The highly competitive B.F. Smith graduate assistantship is awarded to a limited number of students with a proven record of undergraduate achievement. Participants demonstrate a commitment to the Delta region in pursuit of a degree related to community and economic development.
Dickerson’s project documents Cleveland businesses that offer free Wi-Fi hotspots, which have been mapped for public viewing at https://www.google.com/maps/d/u/0/viewer?mid=1DLajPtSZ8JmX8kDxFyDX1j1J5Ek&ll=33.74055561963571%2C-90.73450000000003&z=13.
Ideas for the project began to shape when Dickerson was an intern for the Cleveland-Bolivar Chamber of Commerce.
“Initially, my project started by surveying the student body of Delta State to understand their perceptions of Cleveland,” said Dickerson. “After receiving input from students, I came to the glaring conclusion that millennials are most effectively reached through social media and technology. After attending a meeting with Dr. Roberto Gallardo from the MSU Intelligent Community Institute, I realized that this would be a great bridge for connecting millennials with our community.”
“One of my primary tasks was to document local Wi-fi hotspots and create a Google Map to share,” she added. “We felt that by publicizing local businesses that offer free Wi-Fi, students would be more inclined to support those businesses. We are also working to establish free Wi-Fi hotspots downtown and in local parks. We hope that by creating a more tech-savvy community, students will be more inclined to stay in Cleveland.”
After meeting with Gallardo, Dickerson was convinced to pursue the Wi-Fi project.
“Today, technology has allowed people to work from anywhere,” said Dickerson. “We want to provide Cleveland residents with the tools needed to attract a contemporary workforce.”
Dickerson said the project has also motived her to be a stronger advocate for the city of Cleveland. She thanked Gallardo and Lisa Cooley, with the Chamber, for making the project a reality.

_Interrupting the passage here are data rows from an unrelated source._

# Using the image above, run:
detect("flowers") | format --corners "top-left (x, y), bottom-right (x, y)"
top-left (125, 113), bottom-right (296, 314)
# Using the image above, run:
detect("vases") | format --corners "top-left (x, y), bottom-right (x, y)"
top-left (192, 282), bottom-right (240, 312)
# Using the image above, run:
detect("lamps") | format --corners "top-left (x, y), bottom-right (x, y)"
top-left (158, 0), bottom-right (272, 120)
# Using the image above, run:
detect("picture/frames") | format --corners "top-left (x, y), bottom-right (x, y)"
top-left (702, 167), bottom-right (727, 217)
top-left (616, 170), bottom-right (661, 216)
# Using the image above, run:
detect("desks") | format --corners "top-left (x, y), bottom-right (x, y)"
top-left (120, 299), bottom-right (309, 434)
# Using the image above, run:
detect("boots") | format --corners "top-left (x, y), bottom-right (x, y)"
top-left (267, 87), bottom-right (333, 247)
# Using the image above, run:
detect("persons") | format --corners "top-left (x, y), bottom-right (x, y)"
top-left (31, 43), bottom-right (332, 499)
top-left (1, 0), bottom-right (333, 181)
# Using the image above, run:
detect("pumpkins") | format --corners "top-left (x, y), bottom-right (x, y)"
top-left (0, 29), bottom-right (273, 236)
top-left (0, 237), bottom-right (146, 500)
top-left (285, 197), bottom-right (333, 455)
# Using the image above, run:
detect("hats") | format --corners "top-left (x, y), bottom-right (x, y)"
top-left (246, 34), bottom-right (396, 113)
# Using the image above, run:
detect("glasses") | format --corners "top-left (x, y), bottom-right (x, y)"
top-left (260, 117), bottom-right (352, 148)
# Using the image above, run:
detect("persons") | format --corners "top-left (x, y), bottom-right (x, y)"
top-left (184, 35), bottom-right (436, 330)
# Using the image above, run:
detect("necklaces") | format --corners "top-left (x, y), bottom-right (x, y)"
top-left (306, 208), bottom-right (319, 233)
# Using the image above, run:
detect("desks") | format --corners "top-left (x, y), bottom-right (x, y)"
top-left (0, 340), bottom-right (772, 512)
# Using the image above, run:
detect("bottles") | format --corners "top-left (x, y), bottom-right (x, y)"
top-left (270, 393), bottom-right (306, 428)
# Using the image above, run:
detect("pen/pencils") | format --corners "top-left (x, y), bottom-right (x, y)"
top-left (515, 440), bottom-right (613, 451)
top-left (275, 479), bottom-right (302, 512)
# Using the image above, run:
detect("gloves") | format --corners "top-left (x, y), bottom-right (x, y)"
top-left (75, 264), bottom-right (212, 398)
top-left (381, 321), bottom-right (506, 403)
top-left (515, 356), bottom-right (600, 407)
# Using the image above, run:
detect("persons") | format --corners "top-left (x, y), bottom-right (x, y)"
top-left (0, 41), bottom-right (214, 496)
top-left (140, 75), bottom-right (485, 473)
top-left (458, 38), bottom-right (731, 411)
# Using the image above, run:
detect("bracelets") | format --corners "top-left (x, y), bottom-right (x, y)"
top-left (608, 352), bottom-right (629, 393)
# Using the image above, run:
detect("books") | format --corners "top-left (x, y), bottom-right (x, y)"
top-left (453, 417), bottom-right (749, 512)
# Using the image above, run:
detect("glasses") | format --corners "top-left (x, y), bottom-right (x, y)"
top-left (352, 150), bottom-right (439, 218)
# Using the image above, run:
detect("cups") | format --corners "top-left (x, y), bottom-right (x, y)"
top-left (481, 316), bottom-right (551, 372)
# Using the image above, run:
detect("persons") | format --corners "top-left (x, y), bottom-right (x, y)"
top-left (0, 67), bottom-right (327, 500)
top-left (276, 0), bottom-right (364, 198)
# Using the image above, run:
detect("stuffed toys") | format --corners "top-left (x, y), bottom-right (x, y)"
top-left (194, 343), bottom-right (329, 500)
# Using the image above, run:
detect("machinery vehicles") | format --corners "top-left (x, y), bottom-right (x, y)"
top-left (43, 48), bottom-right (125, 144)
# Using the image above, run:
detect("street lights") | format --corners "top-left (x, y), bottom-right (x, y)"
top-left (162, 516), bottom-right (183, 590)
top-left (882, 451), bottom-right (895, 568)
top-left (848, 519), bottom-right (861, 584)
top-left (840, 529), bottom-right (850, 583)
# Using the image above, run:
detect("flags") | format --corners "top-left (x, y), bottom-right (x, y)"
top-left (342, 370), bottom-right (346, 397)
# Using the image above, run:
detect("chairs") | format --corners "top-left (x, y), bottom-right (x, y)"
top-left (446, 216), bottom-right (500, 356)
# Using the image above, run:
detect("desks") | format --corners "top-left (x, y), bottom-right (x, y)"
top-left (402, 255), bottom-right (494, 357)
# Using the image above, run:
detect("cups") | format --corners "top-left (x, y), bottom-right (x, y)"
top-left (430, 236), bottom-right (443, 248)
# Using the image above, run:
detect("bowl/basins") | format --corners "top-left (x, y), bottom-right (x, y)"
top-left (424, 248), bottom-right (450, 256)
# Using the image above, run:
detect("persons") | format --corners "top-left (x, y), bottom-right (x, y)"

Dr. Beverly Moon, dean of Graduate & Continuing Studies and Research, is thrilled with the opportunities presented by the B.F. Smith scholars program.
“The program provides full tuition and stipends for high academic performers entering their first graduate program,” said Moon. “The students commit to working 20 hours per week under this program, on projects that benefit the Delta region in the broad field of economic development. We look for students who are intent on giving back to their communities, and who envision how their degrees and energy can be applied to help improve conditions in the Delta.”